-- start Dataset content --

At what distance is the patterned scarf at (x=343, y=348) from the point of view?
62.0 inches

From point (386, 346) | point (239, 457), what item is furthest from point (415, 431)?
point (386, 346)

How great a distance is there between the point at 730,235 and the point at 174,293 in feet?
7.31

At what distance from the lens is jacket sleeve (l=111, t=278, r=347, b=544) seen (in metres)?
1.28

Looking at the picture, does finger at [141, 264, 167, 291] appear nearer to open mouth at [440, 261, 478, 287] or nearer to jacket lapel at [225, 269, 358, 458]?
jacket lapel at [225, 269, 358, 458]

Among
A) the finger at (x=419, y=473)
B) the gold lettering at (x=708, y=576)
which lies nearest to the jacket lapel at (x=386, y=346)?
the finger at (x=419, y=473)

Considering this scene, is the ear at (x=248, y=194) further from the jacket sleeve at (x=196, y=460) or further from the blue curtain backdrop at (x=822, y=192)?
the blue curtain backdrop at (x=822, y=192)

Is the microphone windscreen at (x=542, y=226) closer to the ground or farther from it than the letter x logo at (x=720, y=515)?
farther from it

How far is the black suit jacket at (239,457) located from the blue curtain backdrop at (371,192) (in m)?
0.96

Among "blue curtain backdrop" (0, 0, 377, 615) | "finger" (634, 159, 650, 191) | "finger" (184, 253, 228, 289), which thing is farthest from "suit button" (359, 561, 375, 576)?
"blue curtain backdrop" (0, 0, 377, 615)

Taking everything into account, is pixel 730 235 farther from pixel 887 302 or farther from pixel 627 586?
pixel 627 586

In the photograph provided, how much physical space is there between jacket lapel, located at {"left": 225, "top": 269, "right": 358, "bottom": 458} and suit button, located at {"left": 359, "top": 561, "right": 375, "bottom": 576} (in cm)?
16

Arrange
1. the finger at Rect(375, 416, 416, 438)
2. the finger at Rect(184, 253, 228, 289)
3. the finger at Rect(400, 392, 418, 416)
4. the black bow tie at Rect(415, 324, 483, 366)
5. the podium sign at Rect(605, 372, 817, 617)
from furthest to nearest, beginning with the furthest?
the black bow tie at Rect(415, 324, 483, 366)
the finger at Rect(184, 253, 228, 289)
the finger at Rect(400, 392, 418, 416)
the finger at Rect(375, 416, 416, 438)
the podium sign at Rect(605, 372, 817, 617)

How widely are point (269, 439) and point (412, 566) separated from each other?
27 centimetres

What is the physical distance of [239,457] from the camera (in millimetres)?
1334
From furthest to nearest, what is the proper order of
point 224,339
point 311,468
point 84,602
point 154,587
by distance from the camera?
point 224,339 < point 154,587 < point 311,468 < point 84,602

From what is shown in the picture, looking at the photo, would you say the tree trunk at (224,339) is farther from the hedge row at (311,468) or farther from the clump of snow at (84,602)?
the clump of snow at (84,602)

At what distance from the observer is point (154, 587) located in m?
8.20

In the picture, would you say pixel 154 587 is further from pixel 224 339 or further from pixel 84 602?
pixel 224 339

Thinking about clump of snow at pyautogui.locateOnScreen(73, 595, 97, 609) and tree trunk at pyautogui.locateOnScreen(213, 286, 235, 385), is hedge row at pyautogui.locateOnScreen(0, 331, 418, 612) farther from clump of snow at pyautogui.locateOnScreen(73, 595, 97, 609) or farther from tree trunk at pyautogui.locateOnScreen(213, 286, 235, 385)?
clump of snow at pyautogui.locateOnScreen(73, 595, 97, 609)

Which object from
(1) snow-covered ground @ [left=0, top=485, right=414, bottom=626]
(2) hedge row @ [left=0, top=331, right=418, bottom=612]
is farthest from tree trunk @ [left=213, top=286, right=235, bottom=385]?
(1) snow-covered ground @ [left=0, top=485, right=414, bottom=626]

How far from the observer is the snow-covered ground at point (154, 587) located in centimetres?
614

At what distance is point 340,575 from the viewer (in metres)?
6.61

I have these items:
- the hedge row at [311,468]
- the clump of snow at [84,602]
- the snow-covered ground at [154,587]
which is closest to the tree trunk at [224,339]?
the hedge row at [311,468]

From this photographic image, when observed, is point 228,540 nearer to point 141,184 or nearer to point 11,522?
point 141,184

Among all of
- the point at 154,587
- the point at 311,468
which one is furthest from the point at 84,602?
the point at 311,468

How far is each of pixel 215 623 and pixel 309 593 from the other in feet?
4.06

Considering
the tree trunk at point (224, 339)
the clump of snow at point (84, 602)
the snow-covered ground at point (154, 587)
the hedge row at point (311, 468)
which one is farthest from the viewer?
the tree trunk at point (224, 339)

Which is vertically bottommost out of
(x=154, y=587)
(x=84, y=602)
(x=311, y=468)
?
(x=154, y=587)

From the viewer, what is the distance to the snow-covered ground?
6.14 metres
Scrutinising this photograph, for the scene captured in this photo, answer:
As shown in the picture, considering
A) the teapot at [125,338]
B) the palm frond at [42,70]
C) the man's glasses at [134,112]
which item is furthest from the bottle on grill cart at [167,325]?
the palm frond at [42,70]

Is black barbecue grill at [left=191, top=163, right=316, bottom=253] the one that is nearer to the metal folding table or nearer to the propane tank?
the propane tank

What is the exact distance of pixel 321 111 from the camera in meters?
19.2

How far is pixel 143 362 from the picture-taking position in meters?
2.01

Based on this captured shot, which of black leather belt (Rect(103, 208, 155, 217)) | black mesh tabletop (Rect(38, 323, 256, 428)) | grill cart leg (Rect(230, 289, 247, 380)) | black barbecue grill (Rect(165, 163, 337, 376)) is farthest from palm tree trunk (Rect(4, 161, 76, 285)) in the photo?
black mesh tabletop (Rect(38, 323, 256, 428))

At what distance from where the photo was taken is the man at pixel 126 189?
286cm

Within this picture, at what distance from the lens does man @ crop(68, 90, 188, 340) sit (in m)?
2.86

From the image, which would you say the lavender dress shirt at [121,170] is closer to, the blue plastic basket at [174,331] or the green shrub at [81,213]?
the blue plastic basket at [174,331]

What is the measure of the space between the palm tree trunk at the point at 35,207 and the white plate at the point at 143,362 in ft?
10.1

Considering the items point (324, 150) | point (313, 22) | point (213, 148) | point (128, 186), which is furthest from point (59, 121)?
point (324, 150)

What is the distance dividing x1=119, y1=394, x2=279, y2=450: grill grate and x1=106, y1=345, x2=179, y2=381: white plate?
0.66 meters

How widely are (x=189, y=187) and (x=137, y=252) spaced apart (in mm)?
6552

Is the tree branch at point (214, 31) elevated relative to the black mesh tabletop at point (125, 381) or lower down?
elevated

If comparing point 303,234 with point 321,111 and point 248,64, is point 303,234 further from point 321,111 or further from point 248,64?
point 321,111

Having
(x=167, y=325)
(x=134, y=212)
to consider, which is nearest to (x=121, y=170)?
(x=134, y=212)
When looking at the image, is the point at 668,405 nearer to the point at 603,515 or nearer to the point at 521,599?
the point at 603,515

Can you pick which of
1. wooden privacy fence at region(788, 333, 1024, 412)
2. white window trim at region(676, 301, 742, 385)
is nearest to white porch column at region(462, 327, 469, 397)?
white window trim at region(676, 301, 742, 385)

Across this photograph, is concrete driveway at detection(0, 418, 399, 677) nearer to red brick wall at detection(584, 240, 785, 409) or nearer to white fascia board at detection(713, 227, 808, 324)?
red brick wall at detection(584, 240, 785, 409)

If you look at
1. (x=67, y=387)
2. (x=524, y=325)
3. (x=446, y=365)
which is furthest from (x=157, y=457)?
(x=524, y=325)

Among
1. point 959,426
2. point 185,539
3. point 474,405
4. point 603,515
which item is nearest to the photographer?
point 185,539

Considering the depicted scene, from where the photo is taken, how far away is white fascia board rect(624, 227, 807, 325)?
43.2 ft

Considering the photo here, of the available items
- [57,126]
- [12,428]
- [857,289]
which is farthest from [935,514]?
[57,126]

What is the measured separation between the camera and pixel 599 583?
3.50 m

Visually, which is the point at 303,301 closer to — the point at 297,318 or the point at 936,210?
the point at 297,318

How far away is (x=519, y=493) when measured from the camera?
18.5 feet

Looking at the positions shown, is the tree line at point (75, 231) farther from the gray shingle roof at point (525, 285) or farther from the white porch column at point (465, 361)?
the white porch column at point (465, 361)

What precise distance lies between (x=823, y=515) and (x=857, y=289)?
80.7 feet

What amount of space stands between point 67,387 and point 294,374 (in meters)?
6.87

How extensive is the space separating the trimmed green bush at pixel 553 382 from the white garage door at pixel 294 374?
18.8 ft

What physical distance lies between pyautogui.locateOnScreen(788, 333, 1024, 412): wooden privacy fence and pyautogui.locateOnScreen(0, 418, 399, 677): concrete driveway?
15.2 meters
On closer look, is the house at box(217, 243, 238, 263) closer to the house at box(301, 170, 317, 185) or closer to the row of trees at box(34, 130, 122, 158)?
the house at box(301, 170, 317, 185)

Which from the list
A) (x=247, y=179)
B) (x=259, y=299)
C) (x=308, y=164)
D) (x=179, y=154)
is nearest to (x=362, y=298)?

-- end Dataset content --

=== What the task asks ===
Reproduce exactly the line containing "Visually, which is" and every line after it through the end of the records above, and nothing else.

=== Complete output ===
Visually, which is the point at 303,301 closer to — the point at 297,318 or the point at 936,210?
the point at 297,318

How far away is (x=519, y=493) when measured from the camera?
18.5 feet

Looking at the positions shown, is the tree line at point (75, 231) farther from the gray shingle roof at point (525, 285) or farther from the white porch column at point (465, 361)?
the white porch column at point (465, 361)

What precise distance lies between (x=823, y=515) and (x=857, y=289)?
80.7 feet

What amount of space stands between point 67,387 and point 294,374 (in meters)?
6.87

How extensive is the space separating the trimmed green bush at pixel 553 382 from the white garage door at pixel 294 374?
18.8 ft

What physical distance lies between pyautogui.locateOnScreen(788, 333, 1024, 412): wooden privacy fence and pyautogui.locateOnScreen(0, 418, 399, 677): concrete driveway?
15.2 meters
On closer look, is the house at box(217, 243, 238, 263) closer to the house at box(301, 170, 317, 185) or closer to the row of trees at box(34, 130, 122, 158)?
the house at box(301, 170, 317, 185)

Which from the list
A) (x=247, y=179)
B) (x=259, y=299)
C) (x=308, y=164)
D) (x=179, y=154)
is nearest to (x=362, y=298)?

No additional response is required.